• Data extract:
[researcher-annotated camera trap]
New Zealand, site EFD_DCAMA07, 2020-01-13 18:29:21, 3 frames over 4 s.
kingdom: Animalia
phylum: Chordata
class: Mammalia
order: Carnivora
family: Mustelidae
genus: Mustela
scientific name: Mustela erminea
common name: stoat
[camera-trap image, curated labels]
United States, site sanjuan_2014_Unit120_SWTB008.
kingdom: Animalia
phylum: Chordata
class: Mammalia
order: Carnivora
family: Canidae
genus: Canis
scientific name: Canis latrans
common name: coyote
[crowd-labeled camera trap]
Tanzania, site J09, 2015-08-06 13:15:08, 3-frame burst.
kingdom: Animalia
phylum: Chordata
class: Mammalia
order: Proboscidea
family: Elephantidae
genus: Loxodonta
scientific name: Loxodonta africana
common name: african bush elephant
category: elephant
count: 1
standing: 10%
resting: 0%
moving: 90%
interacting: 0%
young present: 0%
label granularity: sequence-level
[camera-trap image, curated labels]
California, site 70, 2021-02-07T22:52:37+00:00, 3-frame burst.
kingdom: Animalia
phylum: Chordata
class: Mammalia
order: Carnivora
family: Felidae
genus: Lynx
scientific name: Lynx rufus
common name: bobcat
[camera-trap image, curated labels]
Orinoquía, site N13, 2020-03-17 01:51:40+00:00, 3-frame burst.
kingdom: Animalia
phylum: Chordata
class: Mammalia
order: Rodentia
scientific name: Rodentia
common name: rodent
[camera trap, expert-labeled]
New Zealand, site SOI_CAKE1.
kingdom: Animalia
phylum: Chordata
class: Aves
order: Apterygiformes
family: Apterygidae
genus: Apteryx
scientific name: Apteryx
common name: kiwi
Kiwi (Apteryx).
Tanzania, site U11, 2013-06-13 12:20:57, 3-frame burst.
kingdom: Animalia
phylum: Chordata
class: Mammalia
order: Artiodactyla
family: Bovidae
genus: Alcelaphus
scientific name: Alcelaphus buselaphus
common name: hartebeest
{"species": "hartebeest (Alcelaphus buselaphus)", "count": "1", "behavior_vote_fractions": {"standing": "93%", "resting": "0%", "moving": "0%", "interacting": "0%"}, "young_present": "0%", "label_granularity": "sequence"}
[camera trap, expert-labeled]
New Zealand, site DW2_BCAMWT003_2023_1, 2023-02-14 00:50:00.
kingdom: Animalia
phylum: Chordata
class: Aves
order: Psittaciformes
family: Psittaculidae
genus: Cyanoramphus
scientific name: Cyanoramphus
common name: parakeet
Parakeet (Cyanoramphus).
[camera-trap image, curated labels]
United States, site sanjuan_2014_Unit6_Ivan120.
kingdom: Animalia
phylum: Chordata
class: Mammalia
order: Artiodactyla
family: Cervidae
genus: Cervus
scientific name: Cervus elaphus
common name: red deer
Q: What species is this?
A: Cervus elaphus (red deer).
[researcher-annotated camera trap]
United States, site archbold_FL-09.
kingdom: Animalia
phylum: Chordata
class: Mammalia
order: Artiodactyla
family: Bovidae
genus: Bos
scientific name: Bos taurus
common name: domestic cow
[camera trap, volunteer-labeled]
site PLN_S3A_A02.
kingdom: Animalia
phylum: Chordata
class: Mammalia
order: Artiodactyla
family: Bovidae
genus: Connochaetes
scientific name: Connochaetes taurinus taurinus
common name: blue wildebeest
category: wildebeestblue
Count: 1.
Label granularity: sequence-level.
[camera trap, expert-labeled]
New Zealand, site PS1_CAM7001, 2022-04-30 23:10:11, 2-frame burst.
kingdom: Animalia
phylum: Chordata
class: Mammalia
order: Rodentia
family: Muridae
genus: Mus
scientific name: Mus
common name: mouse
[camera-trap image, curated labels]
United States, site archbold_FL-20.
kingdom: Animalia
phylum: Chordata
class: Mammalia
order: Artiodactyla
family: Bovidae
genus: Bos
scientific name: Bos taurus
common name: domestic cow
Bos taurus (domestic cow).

• Exercise details:
Output each entry precisely as given.

• Response:
[researcher-annotated camera trap]
New Zealand, site EFD_DCAMA07, 2020-01-13 18:29:21, 3 frames over 4 s.
kingdom: Animalia
phylum: Chordata
class: Mammalia
order: Carnivora
family: Mustelidae
genus: Mustela
scientific name: Mustela erminea
common name: stoat
[camera-trap image, curated labels]
United States, site sanjuan_2014_Unit120_SWTB008.
kingdom: Animalia
phylum: Chordata
class: Mammalia
order: Carnivora
family: Canidae
genus: Canis
scientific name: Canis latrans
common name: coyote
[crowd-labeled camera trap]
Tanzania, site J09, 2015-08-06 13:15:08, 3-frame burst.
kingdom: Animalia
phylum: Chordata
class: Mammalia
order: Proboscidea
family: Elephantidae
genus: Loxodonta
scientific name: Loxodonta africana
common name: african bush elephant
category: elephant
count: 1
standing: 10%
resting: 0%
moving: 90%
interacting: 0%
young present: 0%
label granularity: sequence-level
[camera-trap image, curated labels]
California, site 70, 2021-02-07T22:52:37+00:00, 3-frame burst.
kingdom: Animalia
phylum: Chordata
class: Mammalia
order: Carnivora
family: Felidae
genus: Lynx
scientific name: Lynx rufus
common name: bobcat
[camera-trap image, curated labels]
Orinoquía, site N13, 2020-03-17 01:51:40+00:00, 3-frame burst.
kingdom: Animalia
phylum: Chordata
class: Mammalia
order: Rodentia
scientific name: Rodentia
common name: rodent
[camera trap, expert-labeled]
New Zealand, site SOI_CAKE1.
kingdom: Animalia
phylum: Chordata
class: Aves
order: Apterygiformes
family: Apterygidae
genus: Apteryx
scientific name: Apteryx
common name: kiwi
Kiwi (Apteryx).
Tanzania, site U11, 2013-06-13 12:20:57, 3-frame burst.
kingdom: Animalia
phylum: Chordata
class: Mammalia
order: Artiodactyla
family: Bovidae
genus: Alcelaphus
scientific name: Alcelaphus buselaphus
common name: hartebeest
{"species": "hartebeest (Alcelaphus buselaphus)", "count": "1", "behavior_vote_fractions": {"standing": "93%", "resting": "0%", "moving": "0%", "interacting": "0%"}, "young_present": "0%", "label_granularity": "sequence"}
[camera trap, expert-labeled]
New Zealand, site DW2_BCAMWT003_2023_1, 2023-02-14 00:50:00.
kingdom: Animalia
phylum: Chordata
class: Aves
order: Psittaciformes
family: Psittaculidae
genus: Cyanoramphus
scientific name: Cyanoramphus
common name: parakeet
Parakeet (Cyanoramphus).
[camera-trap image, curated labels]
United States, site sanjuan_2014_Unit6_Ivan120.
kingdom: Animalia
phylum: Chordata
class: Mammalia
order: Artiodactyla
family: Cervidae
genus: Cervus
scientific name: Cervus elaphus
common name: red deer
Q: What species is this?
A: Cervus elaphus (red deer).
[researcher-annotated camera trap]
United States, site archbold_FL-09.
kingdom: Animalia
phylum: Chordata
class: Mammalia
order: Artiodactyla
family: Bovidae
genus: Bos
scientific name: Bos taurus
common name: domestic cow
[camera trap, volunteer-labeled]
site PLN_S3A_A02.
kingdom: Animalia
phylum: Chordata
class: Mammalia
order: Artiodactyla
family: Bovidae
genus: Connochaetes
scientific name: Connochaetes taurinus taurinus
common name: blue wildebeest
category: wildebeestblue
Count: 1.
Label granularity: sequence-level.
[camera trap, expert-labeled]
New Zealand, site PS1_CAM7001, 2022-04-30 23:10:11, 2-frame burst.
kingdom: Animalia
phylum: Chordata
class: Mammalia
order: Rodentia
family: Muridae
genus: Mus
scientific name: Mus
common name: mouse
[camera-trap image, curated labels]
United States, site archbold_FL-20.
kingdom: Animalia
phylum: Chordata
class: Mammalia
order: Artiodactyla
family: Bovidae
genus: Bos
scientific name: Bos taurus
common name: domestic cow
Bos taurus (domestic cow).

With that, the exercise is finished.